Ortaçağda ise  artık  giyimde ihtiyacın değil, süslenmenin  ön plâna çıktığını  görüyoruz. Artık insanoğlu, kendini olduğundan daha güzel göstermek hevesine kapılmıştır. O çağlarda bilhassa işlemeli elbiseler çok modaydı. Asil sınıflara mensup erkekler kadife üzerine simle işlenmiş zengin elbiseler giyiyorlardı. Kürkten, deriden yapılma geniş, bilekten bağlı ayakkabıların yerini ayağa nispeten uyan pabuçlar aldı.Bu zamanda çocuklarda büyükler gibi giyiniyordu.

18.yüzyıla gelindiğinde giyim, hareketli hayata uygun bir şekilde düzenlenmiştir. Beller artık yukarıdan dikiliyordu, yakalar çok açıktı. Avrupa kraliçeleri kendilerine yakışacak elbiseleri seçip giyiyorlardı, ve  kısa zaman sonra moda oluyordu. Erkeklerde de durum aynıydı. Asillerin giydikleri elbiseler derhal diğer erkekler arasında yayılıyordu. Erkekler anca pantolon giymeye 18. yüzyılın sonlarında başlamışlardır.

 

20..yüzyıla gelindiğinde kadınlar artık vücutlarını ince göstermek için korse giymeye başlamışlardı. İlk kısa etekler 1909’da görüldü. Geniş kenarlı, renkli tüylü şapkalar giyiyorlardı. 1914’ten sonra kadınların bacakları elbise eteği altında gizlenmekten çıkmıştı artık. Pabuç ve çorapların elbise rengine uymasına özellikle  dikkat ediliyordu. 1913’te ise dar etek modası başladı. Ve bu yıllarda sinemanın giyim üzerinde etkisi görülmeye başladı. Dünyanın her yanında kadınlar sinema yıldızı gibi giyinmek için can atıyorlardı.

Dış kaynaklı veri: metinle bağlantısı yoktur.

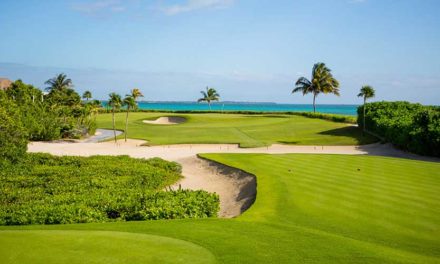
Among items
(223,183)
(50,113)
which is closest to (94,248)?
(223,183)

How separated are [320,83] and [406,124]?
53.8 m

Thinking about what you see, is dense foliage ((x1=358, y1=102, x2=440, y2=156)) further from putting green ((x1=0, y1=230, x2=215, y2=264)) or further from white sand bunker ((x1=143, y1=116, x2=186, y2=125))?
white sand bunker ((x1=143, y1=116, x2=186, y2=125))

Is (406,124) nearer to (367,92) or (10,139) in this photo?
(367,92)

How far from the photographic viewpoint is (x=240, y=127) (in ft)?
218

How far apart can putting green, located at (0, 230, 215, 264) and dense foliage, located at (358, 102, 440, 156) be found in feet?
110

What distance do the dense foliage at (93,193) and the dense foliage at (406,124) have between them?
23.9 meters

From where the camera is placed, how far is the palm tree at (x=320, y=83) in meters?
93.1

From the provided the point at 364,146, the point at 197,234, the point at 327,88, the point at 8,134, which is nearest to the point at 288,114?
the point at 327,88

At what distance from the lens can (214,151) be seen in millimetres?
42906

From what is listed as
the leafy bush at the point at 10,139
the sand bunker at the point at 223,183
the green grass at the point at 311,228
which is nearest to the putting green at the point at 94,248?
the green grass at the point at 311,228

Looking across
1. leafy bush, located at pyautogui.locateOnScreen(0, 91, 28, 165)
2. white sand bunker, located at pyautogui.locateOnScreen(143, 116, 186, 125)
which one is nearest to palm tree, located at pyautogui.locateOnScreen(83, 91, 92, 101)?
white sand bunker, located at pyautogui.locateOnScreen(143, 116, 186, 125)

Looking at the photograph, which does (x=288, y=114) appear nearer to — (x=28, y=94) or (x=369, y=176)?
(x=28, y=94)

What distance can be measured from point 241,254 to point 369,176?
569 inches

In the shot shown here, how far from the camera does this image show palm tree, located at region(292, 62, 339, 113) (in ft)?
306
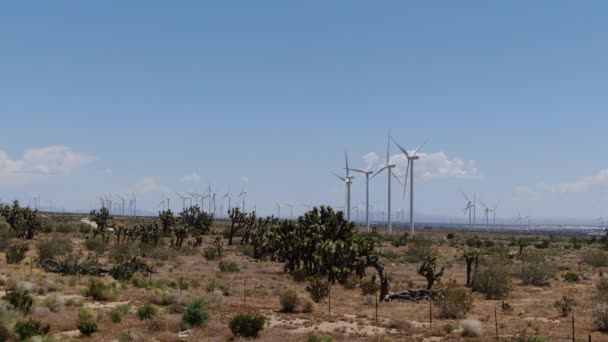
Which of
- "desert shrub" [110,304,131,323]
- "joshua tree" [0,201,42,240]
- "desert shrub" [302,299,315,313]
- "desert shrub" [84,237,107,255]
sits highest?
"joshua tree" [0,201,42,240]

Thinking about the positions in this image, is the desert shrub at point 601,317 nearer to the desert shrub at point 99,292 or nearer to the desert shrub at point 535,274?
the desert shrub at point 535,274

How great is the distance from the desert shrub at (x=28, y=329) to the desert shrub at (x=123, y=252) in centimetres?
3013

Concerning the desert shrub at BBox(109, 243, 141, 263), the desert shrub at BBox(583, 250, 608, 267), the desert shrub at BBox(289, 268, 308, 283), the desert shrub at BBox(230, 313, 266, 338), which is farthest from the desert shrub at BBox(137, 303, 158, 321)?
the desert shrub at BBox(583, 250, 608, 267)

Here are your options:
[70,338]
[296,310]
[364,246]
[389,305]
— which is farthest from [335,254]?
[70,338]

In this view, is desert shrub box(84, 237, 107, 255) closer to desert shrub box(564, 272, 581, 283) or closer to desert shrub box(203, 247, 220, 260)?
desert shrub box(203, 247, 220, 260)

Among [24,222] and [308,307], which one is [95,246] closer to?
[24,222]

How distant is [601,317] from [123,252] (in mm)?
42520

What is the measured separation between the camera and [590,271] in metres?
55.5

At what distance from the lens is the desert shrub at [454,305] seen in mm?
30250

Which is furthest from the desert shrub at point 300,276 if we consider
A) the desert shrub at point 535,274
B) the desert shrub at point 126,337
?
the desert shrub at point 126,337

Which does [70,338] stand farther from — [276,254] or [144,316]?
[276,254]

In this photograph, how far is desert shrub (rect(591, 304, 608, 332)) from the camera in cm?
2639

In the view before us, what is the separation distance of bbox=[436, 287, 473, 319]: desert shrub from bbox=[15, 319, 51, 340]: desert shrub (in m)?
18.3

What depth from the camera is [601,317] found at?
2652 centimetres
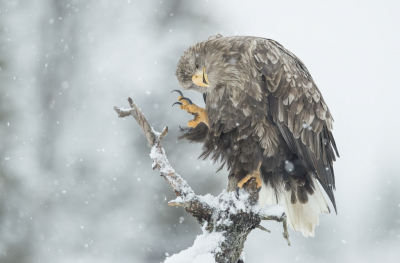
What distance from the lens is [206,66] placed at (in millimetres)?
4227

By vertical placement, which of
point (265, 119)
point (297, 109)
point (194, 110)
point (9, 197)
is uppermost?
point (9, 197)

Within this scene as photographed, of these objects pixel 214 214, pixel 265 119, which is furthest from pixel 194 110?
pixel 214 214

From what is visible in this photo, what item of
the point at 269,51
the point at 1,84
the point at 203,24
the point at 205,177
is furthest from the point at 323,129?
the point at 1,84

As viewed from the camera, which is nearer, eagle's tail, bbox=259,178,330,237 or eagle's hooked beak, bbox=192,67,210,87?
eagle's hooked beak, bbox=192,67,210,87

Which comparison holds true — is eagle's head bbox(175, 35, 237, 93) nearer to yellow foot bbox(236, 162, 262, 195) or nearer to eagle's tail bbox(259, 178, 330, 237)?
yellow foot bbox(236, 162, 262, 195)

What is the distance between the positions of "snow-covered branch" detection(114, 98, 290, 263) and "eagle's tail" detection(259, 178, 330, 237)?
0.64 metres

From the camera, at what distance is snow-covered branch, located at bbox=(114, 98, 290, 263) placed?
3.54 meters

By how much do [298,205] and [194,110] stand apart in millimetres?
1251

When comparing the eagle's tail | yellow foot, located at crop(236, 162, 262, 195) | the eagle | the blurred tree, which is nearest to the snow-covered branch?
yellow foot, located at crop(236, 162, 262, 195)

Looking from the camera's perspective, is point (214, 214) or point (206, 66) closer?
point (214, 214)

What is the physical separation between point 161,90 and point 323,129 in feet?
17.6

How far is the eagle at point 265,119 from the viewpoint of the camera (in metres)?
4.11

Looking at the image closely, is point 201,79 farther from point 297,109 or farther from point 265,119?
point 297,109

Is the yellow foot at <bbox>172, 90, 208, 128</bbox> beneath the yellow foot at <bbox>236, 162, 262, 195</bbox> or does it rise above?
above
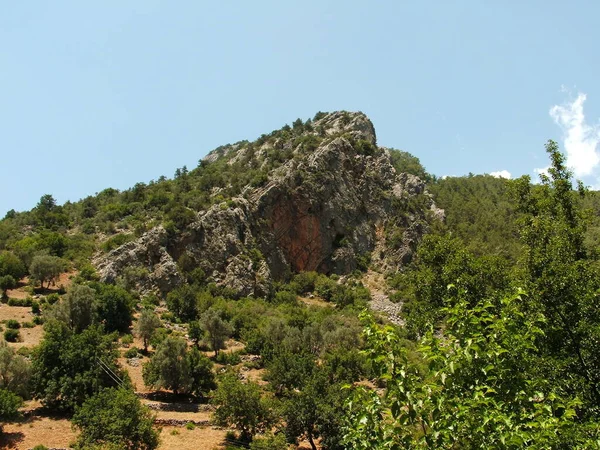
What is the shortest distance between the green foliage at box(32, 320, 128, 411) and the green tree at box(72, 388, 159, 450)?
10.4ft

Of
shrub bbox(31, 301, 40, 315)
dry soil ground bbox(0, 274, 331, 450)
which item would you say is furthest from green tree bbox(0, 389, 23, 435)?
shrub bbox(31, 301, 40, 315)

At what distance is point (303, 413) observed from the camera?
1014 inches

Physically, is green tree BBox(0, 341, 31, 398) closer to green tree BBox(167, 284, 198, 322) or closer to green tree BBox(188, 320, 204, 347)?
green tree BBox(188, 320, 204, 347)

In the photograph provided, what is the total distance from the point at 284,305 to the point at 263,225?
54.0 feet

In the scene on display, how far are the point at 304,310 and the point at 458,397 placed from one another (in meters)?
51.4

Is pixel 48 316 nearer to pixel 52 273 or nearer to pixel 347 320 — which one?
pixel 52 273

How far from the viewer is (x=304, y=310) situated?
186 feet

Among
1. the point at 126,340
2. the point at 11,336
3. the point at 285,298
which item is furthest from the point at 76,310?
the point at 285,298

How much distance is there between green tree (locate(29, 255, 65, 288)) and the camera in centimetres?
4791

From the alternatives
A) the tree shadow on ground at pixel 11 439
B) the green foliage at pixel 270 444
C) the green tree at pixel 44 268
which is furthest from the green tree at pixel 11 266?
the green foliage at pixel 270 444

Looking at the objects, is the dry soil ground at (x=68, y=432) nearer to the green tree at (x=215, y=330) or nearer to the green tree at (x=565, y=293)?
the green tree at (x=215, y=330)

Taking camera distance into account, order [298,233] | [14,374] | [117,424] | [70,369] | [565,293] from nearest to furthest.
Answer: [565,293], [117,424], [14,374], [70,369], [298,233]

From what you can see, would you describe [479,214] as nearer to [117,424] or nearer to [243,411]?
[243,411]

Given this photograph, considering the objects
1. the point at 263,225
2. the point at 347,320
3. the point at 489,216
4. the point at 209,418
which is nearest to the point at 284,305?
the point at 347,320
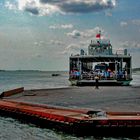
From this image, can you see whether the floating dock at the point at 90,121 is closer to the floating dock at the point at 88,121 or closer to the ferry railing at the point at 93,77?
the floating dock at the point at 88,121

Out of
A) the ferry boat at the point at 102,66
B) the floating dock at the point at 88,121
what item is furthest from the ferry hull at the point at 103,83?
the floating dock at the point at 88,121

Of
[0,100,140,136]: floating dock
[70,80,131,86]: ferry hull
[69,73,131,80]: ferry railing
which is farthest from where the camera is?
[69,73,131,80]: ferry railing

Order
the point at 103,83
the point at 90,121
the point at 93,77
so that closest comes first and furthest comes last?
the point at 90,121
the point at 103,83
the point at 93,77

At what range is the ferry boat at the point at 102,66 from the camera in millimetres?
49091

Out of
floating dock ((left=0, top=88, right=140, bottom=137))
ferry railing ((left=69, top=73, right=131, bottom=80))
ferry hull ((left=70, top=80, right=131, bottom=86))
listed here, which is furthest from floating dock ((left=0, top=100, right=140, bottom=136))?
ferry railing ((left=69, top=73, right=131, bottom=80))

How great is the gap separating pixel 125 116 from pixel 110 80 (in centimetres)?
2946

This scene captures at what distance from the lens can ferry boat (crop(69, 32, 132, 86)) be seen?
49.1 m

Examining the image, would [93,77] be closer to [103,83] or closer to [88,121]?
[103,83]

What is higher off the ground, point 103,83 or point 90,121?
point 90,121

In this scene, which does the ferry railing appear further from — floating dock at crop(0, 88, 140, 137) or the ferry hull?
floating dock at crop(0, 88, 140, 137)

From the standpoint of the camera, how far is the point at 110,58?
52406 mm

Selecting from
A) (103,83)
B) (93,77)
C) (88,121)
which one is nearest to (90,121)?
(88,121)

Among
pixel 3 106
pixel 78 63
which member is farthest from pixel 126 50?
pixel 3 106

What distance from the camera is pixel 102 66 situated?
57125 millimetres
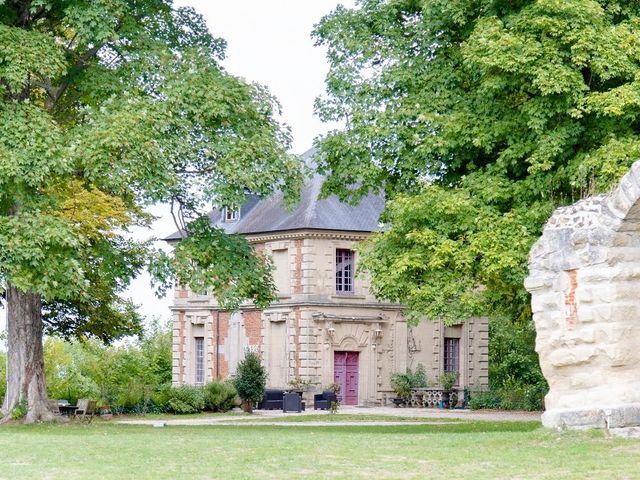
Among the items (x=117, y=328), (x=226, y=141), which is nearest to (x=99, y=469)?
(x=226, y=141)

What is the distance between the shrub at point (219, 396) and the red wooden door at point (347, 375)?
5399 millimetres

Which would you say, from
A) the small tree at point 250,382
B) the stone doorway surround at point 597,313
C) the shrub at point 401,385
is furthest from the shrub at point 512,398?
the stone doorway surround at point 597,313

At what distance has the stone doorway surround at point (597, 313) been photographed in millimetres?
19281

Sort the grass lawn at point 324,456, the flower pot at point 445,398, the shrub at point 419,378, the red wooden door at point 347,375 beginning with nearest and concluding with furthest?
the grass lawn at point 324,456 → the flower pot at point 445,398 → the red wooden door at point 347,375 → the shrub at point 419,378

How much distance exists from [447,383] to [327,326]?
495cm

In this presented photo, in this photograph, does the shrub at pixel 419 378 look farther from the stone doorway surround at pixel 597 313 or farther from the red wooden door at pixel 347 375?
the stone doorway surround at pixel 597 313

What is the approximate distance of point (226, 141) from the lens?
27.3 meters

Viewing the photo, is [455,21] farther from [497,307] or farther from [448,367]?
[448,367]

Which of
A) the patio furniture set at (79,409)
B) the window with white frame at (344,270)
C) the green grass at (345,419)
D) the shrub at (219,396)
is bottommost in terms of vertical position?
the green grass at (345,419)

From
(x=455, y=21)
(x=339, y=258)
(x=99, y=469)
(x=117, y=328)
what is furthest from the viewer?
(x=339, y=258)

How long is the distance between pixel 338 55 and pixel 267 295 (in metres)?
5.58

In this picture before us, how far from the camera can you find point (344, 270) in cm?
4853

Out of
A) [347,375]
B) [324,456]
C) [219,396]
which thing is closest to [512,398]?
[347,375]

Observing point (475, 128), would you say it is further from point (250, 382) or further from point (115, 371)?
point (115, 371)
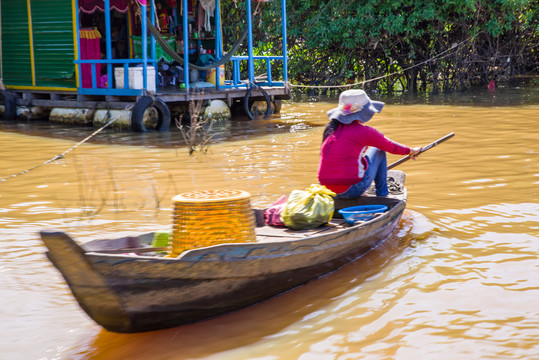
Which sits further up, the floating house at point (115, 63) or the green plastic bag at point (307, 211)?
the floating house at point (115, 63)

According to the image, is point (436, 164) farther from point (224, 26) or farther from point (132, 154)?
point (224, 26)

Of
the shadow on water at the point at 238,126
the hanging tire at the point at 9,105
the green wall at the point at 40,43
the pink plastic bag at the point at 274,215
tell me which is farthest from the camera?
the hanging tire at the point at 9,105

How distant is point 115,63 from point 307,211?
9294 mm

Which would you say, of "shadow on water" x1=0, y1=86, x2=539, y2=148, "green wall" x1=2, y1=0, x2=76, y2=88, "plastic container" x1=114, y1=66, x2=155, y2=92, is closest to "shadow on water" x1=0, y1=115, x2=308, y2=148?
"shadow on water" x1=0, y1=86, x2=539, y2=148

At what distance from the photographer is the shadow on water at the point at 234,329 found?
3.86 meters

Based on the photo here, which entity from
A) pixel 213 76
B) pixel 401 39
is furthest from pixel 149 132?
pixel 401 39

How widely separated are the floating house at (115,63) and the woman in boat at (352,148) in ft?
23.0

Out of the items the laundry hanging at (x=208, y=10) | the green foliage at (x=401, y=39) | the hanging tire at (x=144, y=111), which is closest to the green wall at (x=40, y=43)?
the hanging tire at (x=144, y=111)

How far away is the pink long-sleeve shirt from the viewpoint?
550 cm

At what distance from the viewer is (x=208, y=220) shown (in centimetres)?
427

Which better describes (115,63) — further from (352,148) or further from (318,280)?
(318,280)

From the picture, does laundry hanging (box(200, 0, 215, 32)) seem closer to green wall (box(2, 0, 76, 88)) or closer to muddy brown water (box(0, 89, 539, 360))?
green wall (box(2, 0, 76, 88))

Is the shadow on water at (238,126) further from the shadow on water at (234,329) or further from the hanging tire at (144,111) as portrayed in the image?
the shadow on water at (234,329)

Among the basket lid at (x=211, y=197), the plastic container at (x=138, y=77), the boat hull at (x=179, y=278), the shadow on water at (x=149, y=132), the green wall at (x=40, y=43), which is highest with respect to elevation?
the green wall at (x=40, y=43)
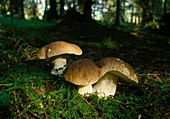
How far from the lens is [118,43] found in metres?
5.59

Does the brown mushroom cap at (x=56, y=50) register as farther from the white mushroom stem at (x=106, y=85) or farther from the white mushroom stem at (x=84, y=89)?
the white mushroom stem at (x=106, y=85)

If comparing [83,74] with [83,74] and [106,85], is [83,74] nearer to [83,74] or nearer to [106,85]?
[83,74]

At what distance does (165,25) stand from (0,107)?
10225 mm

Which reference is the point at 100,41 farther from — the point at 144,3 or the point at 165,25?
the point at 144,3

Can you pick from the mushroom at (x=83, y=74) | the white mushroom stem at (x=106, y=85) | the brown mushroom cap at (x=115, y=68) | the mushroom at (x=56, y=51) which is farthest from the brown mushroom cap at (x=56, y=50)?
the white mushroom stem at (x=106, y=85)

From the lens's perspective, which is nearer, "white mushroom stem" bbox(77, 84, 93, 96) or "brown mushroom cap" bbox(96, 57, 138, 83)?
"brown mushroom cap" bbox(96, 57, 138, 83)

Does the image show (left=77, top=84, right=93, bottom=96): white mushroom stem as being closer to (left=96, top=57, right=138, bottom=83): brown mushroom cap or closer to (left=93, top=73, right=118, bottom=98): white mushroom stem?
(left=93, top=73, right=118, bottom=98): white mushroom stem

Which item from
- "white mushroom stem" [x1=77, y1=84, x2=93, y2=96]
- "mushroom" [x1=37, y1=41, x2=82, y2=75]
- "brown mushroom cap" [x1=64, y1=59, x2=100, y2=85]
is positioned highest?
"mushroom" [x1=37, y1=41, x2=82, y2=75]

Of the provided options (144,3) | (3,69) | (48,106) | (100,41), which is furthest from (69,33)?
(144,3)

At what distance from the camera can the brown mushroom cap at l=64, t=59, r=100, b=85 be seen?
1589 millimetres

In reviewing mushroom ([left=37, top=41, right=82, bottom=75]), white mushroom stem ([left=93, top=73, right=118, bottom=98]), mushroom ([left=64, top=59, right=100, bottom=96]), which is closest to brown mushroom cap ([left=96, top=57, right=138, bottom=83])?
mushroom ([left=64, top=59, right=100, bottom=96])

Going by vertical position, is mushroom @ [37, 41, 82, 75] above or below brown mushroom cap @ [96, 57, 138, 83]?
above

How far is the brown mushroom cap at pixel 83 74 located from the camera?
5.21 feet

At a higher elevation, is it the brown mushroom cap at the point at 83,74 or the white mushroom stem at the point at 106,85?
the brown mushroom cap at the point at 83,74
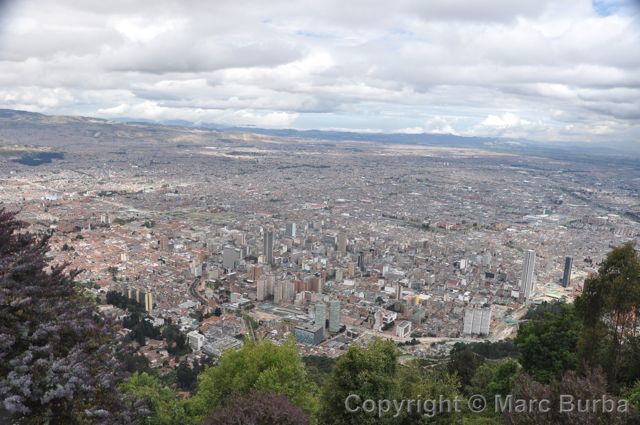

Türk kadınları eski devirlerde giyimlerine olan merakları ile tanınmışlardı. Osmanlı İmparatorluğunun parlak dönemlerinde  İstanbul hanımlarının giyimleri dillere destan olmuştu. Gözalıcı harika ipeklerden, kadifelerden yapılmış elbiseler, bugün bile müzelerde hayranlıkla seyrediliyor. Türk kadınlarının sokak kıyafetleri bile Avrupalı kadınlarınkilere hiç benzemiyordu. Kadınlar sokağa çıkarken, bele kadar düğmeli, yandan cepli uzun etekler,feraceler giyerler, yüzlerini de bir peçe ile örterlerdi. Başörtülerinin kumaşları oldukça inceydi, etrafları gösterişli  oyalarla süslenmiş olurdu. Avrupa’ da kadınların en güzel en  zarif giydikleri devirlerde bile İstanbul’a gelen yabancılar, Türk kadınının zarafetine hayran olmuşlardı.

Erkek elbiselerine gelince; imparatorluk devrinde her sınıfın kendisine göre özel  bir kıyafeti vardı. 16. yüzyılda Türk kıyafetleri gayet kullanışlı ve rahattı. Erkeklerin gömleklerine «mintan» denirdi. Bunlar yakasız gömleklerdi. Sonradan Avrupa modasına uyularak «devrik yakalı» gömlekler giyildi. Bunlara «Frenk gömlekleri» denildi. Pantolon yerine de geniş paçalı şalvar giyilirdi

.

Ve Atatürk cumhuriyeti kurar kurmaz ilk olarak kıyafetlerimizi ele aldı. Türk kadınını peçeden kurtardı, dünyanın her yanında olduğu gibi, elbise ve manto giyip, yüzü gözü açık sokağa çıkmasına izin verdi. Erkeklerin de göze pek gülünç görünen kıyafetlerini değiştirdi. Şapka inkılâbını yaptı. Fes giymeyi yasak etti.

Ve bizlerde her alanda olduğumuz gibi giyim alanında da modernliğe kavuşmuş olduk.